16 And we know (understand, recognize, are conscious of, by observation and by experience) and believe (adhere to and put faith in and rely on) the love God cherishes for us. God is love, and he who dwells and continues in love dwells and continues in God, and God dwells and continues in him.

17 In this [union and communion with Him] love is brought to completion and attains perfection with us, that we may have confidence for the day of judgment [with assurance and boldness to face Him], because as He is, so are we in this world.

18 There is no fear in love [dread does not exist], but full-grown (complete, perfect) love turns fear out of doors and expels every trace of terror!  For fear brings with it the thought of punishment, and [so] he who is afraid has not reached the full maturity of love [is not yet grown into love's complete perfection].

 

Do you want your love perfected?  Find someone unlovely to love, and watch fear evacuate your life and faith rise.

Love and fear cannot co-exist.  Fear and faith cannot co-exist.  My remedy for fear has always been to press into God's presence and allow Him to cause my faith to rise.  When this happens, fear cannot torment you.  You cannot love others, or yourself when fear is tormenting you.

God's Passion For Oneness by Jon Walker. [5]

"If you love me, you will keep my commandments." (John 14:15 HCSB)

When Jesus speaks of love, he allows no room for sentimental fantasy or momentary emotion. He sees love through the eyes of the Father, and from this point of view he deeply understands that true, eternal, godly love is bold and strong, but also painful, messy, and sacrificial.

A love of this strength and magnitude can only take root in the soil of abandonment.

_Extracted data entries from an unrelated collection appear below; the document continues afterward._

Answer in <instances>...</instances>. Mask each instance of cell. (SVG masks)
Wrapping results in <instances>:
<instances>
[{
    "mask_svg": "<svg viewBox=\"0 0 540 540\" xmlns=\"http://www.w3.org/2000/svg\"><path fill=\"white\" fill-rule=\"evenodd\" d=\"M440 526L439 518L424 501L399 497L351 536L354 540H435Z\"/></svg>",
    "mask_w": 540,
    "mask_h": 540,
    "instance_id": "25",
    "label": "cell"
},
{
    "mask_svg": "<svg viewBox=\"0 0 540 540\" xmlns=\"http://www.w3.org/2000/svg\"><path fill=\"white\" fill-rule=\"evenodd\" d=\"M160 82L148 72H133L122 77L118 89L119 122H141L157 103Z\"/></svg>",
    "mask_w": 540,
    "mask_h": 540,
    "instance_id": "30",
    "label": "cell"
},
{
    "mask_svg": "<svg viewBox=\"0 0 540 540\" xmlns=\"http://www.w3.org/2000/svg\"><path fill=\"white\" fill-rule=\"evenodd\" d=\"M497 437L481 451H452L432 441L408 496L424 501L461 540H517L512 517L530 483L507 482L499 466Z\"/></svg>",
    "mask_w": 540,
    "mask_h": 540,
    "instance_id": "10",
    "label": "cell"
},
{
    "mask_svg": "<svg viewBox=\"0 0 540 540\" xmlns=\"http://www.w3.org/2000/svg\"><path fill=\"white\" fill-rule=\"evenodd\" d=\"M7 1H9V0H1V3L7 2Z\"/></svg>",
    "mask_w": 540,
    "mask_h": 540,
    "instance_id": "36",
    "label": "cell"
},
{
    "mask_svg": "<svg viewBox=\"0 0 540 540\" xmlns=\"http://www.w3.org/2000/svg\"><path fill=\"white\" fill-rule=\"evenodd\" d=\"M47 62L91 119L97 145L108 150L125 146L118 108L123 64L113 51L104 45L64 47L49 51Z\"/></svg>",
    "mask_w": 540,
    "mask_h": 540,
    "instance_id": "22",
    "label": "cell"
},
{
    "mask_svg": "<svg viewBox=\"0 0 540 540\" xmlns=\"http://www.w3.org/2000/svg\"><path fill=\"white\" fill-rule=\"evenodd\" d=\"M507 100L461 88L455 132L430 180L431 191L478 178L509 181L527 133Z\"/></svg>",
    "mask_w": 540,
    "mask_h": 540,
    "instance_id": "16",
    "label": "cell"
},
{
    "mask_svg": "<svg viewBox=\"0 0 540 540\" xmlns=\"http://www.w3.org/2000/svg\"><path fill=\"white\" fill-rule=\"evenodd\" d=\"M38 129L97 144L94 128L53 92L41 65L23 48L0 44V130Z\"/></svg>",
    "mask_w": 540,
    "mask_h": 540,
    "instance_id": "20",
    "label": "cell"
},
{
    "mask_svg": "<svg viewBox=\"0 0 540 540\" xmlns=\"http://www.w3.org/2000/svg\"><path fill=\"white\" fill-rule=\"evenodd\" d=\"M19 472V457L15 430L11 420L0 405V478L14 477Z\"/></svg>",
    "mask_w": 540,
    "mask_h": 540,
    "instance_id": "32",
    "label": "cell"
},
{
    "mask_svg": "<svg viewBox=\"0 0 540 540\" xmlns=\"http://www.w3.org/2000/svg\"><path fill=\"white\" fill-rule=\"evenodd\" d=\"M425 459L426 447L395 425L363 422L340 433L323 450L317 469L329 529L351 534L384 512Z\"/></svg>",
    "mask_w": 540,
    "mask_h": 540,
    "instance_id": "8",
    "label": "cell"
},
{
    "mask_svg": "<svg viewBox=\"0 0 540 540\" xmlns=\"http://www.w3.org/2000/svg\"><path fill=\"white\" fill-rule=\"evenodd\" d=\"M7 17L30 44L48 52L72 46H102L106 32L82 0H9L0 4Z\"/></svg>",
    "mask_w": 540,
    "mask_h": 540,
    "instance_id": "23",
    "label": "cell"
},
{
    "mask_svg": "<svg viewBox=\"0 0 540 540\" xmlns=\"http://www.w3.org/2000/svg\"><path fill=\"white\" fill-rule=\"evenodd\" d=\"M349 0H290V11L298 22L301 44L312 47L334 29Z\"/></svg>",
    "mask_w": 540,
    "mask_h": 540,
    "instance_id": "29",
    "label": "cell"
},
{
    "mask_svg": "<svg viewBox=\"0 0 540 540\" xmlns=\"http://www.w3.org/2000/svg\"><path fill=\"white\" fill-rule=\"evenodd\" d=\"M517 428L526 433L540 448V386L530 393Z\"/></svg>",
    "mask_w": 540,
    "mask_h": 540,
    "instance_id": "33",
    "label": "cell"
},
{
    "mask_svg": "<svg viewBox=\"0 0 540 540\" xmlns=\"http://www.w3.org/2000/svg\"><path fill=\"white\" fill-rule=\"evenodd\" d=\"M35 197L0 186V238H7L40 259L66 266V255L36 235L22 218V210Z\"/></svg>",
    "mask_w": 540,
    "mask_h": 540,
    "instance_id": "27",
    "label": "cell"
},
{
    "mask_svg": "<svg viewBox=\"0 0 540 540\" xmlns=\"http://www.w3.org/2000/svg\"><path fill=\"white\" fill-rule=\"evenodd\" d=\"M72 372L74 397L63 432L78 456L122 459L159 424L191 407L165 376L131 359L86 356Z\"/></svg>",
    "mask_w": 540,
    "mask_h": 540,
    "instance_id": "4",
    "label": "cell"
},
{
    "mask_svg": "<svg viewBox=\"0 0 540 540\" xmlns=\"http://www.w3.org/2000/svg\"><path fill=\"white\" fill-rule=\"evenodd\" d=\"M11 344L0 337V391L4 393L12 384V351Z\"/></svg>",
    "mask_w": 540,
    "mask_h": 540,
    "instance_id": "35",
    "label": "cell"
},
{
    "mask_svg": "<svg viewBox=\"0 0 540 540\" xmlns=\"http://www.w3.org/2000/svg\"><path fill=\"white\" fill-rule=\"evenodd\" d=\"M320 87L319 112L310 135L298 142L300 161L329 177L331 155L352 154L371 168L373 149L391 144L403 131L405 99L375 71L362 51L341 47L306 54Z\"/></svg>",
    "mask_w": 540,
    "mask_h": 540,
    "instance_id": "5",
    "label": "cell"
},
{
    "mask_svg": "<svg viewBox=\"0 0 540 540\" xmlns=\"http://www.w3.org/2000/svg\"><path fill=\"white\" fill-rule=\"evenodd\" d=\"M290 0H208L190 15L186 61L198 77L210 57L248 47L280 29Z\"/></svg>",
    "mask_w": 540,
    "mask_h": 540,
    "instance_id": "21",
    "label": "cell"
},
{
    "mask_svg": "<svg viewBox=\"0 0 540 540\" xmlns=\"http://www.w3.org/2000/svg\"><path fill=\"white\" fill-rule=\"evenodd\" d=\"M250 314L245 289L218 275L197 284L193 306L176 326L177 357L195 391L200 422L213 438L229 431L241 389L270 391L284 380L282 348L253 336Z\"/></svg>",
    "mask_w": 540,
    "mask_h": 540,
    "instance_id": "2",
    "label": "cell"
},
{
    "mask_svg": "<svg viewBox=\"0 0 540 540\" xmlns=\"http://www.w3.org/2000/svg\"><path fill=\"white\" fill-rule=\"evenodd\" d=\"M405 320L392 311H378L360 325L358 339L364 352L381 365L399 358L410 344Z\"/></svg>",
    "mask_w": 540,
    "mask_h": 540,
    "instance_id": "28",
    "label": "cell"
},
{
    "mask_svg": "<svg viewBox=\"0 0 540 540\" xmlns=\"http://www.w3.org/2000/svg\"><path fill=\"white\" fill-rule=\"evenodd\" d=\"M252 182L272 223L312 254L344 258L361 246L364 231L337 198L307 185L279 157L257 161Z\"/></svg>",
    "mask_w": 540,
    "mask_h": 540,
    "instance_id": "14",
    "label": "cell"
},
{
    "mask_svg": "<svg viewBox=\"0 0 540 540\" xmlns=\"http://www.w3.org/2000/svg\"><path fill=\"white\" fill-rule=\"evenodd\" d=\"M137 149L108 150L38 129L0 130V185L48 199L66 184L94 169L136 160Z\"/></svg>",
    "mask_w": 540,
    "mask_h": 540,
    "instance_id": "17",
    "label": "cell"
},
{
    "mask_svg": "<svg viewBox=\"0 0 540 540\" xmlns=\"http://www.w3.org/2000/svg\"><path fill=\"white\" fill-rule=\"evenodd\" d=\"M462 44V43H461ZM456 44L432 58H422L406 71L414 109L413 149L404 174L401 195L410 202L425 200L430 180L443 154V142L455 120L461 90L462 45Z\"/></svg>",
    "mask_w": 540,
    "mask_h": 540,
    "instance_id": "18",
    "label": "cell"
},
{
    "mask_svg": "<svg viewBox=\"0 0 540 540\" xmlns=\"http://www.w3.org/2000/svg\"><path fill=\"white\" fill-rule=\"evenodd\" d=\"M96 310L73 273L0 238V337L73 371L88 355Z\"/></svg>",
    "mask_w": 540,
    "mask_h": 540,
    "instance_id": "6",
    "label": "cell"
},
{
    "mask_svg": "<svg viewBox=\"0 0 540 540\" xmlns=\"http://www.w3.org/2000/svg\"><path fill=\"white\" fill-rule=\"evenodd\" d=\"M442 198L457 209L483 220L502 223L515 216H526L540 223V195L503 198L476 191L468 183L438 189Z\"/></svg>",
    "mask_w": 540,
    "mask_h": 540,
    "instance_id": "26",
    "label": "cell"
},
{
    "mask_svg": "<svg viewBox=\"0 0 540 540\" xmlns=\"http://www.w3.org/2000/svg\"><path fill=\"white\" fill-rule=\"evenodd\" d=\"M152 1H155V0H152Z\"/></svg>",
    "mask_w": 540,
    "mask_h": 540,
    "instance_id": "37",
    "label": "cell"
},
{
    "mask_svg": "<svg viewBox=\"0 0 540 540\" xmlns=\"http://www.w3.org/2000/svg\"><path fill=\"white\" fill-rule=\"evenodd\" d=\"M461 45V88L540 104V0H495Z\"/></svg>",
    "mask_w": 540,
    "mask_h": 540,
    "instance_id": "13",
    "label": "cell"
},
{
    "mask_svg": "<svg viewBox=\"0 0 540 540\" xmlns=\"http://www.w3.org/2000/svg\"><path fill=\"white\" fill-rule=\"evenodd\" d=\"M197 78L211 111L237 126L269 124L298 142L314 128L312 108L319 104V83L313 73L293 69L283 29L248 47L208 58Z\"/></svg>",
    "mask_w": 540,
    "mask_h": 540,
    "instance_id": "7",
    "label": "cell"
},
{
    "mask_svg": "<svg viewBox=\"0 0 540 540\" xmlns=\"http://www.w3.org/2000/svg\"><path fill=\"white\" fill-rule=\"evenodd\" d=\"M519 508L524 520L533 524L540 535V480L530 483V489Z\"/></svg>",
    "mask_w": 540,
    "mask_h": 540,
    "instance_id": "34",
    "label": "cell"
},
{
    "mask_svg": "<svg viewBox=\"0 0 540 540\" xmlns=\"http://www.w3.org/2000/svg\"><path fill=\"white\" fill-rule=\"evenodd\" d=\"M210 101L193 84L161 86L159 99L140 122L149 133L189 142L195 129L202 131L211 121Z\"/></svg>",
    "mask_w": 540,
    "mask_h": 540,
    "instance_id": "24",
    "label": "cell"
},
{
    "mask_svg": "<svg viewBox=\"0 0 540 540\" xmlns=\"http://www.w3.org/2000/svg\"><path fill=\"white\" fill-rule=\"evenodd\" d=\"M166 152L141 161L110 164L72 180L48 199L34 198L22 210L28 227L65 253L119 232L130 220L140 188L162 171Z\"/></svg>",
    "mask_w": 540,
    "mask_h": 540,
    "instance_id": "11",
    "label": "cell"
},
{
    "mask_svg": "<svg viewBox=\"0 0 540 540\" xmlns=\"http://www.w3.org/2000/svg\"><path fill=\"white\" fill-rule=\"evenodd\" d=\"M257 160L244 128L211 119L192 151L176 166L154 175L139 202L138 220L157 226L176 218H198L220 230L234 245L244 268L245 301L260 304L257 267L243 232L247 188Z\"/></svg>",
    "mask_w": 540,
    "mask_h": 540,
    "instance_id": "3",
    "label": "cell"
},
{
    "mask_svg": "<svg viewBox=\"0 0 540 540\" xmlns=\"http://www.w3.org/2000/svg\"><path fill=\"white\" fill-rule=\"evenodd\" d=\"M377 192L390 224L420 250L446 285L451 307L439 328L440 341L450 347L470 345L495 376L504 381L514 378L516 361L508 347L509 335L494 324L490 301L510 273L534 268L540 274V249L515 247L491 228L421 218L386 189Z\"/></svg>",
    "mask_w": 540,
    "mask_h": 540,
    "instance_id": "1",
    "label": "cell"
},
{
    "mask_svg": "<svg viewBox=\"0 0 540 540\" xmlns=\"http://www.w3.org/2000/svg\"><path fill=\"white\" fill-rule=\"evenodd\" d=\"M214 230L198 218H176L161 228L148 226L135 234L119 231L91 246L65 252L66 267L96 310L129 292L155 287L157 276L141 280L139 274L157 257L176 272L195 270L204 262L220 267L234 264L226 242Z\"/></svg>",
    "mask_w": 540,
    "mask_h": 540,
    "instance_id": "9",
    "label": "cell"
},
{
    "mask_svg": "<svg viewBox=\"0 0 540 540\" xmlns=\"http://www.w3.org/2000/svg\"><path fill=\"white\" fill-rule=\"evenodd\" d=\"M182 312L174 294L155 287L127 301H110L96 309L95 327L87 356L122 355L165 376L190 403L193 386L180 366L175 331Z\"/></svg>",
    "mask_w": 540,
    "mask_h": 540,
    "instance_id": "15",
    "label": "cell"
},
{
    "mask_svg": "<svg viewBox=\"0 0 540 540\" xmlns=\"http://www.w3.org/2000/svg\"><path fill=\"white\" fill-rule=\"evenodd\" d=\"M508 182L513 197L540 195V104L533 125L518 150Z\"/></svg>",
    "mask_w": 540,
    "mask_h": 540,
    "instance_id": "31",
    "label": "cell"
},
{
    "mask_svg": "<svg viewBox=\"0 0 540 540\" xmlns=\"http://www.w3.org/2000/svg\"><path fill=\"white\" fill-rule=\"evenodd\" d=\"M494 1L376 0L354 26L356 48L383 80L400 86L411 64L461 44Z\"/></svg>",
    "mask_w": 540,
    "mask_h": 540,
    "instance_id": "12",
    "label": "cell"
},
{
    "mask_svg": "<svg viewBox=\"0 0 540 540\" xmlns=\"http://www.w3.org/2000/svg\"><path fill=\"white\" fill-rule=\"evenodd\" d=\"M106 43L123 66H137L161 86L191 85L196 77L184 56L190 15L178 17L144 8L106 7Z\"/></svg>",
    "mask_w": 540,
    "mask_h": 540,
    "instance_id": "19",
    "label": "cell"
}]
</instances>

We abandon our rights, our thoughts, and our schemes. It was this total and uncompromising abandonment to God that led Jesus to say and do only what the Father told him to do. (John 14:10) It was this uncompromising abandonment that led him to the cross.

If we are to become just like Christ, then we also must be abandoned to the Father. We must line up with the thoughts and plans of God so closely that we appear to be "at one" with him, just as a married couple, deeply abandoned to each other, appear to live as one. Through abandonment, we walk so closely with God that, when people see us, they see the Father at work.

Jesus is teaching this abandonment when he says, "If you love me, you will keep my commandments." In other words, he's not demanding that you be obedient; rather, he's telling you that love for him should compel you to embrace his purposes.

The Jesus way is that you obey God's commands because you love God, not because you must obey God. By actively pursuing the purposes of God, you worship your Creator.

This also gives you a Christ-like perspective on the daily details of your life, turning every decision into a moment of adoration for God. When you let someone else take the parking space, when you stand behind a promise that proves more costly than you imagined, when you extend hospitality to the cranky neighbor next door – these are moments of worship to God because you are choosing to be obedient to his purposes, rather than doing things your own way. Even choosing not to sin becomes an act of worship, as it brings you into closer alignment with God's commands.

What does this mean?

As you face decisions today, ask God to show you which path will be an act of worship to him. Then (I know this is easier said than done), move where he tells you to move.

As you take this step, keep your eyes sensitive to God's grace and presence in the moment. Do this throughout the day, keeping a log so you can track your movement toward oneness with God and his purposes.

 

Live this way and watch the fruit spring up in you and all around you as abundant life!

"Jesus said to him, 'You shall love the LORD your God with all your heart, with all your soul, and with all your mind.' This is the first and great commandment. And the second is like it: 'You shall love your neighbor as yourself'" (Matthew 22:37-39).